■ Task directions ■
Each entry must be copied exactly, without omission.

═════ Supplied entries

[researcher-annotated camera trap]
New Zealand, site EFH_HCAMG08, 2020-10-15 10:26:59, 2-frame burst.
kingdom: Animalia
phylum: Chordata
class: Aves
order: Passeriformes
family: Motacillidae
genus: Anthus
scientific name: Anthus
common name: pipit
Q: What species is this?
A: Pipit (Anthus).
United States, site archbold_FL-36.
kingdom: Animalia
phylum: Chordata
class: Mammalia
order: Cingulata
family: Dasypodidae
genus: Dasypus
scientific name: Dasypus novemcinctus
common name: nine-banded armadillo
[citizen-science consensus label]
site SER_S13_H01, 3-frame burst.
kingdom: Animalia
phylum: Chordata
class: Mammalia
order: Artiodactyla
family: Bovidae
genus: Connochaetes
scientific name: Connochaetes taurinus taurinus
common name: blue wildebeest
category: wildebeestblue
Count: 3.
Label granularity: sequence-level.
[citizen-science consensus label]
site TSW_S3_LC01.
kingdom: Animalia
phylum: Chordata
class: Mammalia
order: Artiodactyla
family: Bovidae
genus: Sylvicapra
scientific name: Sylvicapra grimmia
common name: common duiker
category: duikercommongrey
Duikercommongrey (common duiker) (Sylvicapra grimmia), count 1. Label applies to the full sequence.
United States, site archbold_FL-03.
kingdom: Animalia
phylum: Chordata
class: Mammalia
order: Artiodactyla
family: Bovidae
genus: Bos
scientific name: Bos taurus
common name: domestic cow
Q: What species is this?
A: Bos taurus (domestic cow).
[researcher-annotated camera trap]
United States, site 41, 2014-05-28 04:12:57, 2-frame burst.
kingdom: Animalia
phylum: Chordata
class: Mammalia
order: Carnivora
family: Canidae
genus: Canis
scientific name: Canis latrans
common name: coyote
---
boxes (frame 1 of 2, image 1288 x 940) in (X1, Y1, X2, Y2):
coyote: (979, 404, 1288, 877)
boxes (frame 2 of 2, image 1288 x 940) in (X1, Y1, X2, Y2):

══════════

■ Response to this task ■
[researcher-annotated camera trap]
New Zealand, site EFH_HCAMG08, 2020-10-15 10:26:59, 2-frame burst.
kingdom: Animalia
phylum: Chordata
class: Aves
order: Passeriformes
family: Motacillidae
genus: Anthus
scientific name: Anthus
common name: pipit
Q: What species is this?
A: Pipit (Anthus).
United States, site archbold_FL-36.
kingdom: Animalia
phylum: Chordata
class: Mammalia
order: Cingulata
family: Dasypodidae
genus: Dasypus
scientific name: Dasypus novemcinctus
common name: nine-banded armadillo
[citizen-science consensus label]
site SER_S13_H01, 3-frame burst.
kingdom: Animalia
phylum: Chordata
class: Mammalia
order: Artiodactyla
family: Bovidae
genus: Connochaetes
scientific name: Connochaetes taurinus taurinus
common name: blue wildebeest
category: wildebeestblue
Count: 3.
Label granularity: sequence-level.
[citizen-science consensus label]
site TSW_S3_LC01.
kingdom: Animalia
phylum: Chordata
class: Mammalia
order: Artiodactyla
family: Bovidae
genus: Sylvicapra
scientific name: Sylvicapra grimmia
common name: common duiker
category: duikercommongrey
Duikercommongrey (common duiker) (Sylvicapra grimmia), count 1. Label applies to the full sequence.
United States, site archbold_FL-03.
kingdom: Animalia
phylum: Chordata
class: Mammalia
order: Artiodactyla
family: Bovidae
genus: Bos
scientific name: Bos taurus
common name: domestic cow
Q: What species is this?
A: Bos taurus (domestic cow).
[researcher-annotated camera trap]
United States, site 41, 2014-05-28 04:12:57, 2-frame burst.
kingdom: Animalia
phylum: Chordata
class: Mammalia
order: Carnivora
family: Canidae
genus: Canis
scientific name: Canis latrans
common name: coyote
---
boxes (frame 1 of 2, image 1288 x 940) in (X1, Y1, X2, Y2):
coyote: (979, 404, 1288, 877)
boxes (frame 2 of 2, image 1288 x 940) in (X1, Y1, X2, Y2):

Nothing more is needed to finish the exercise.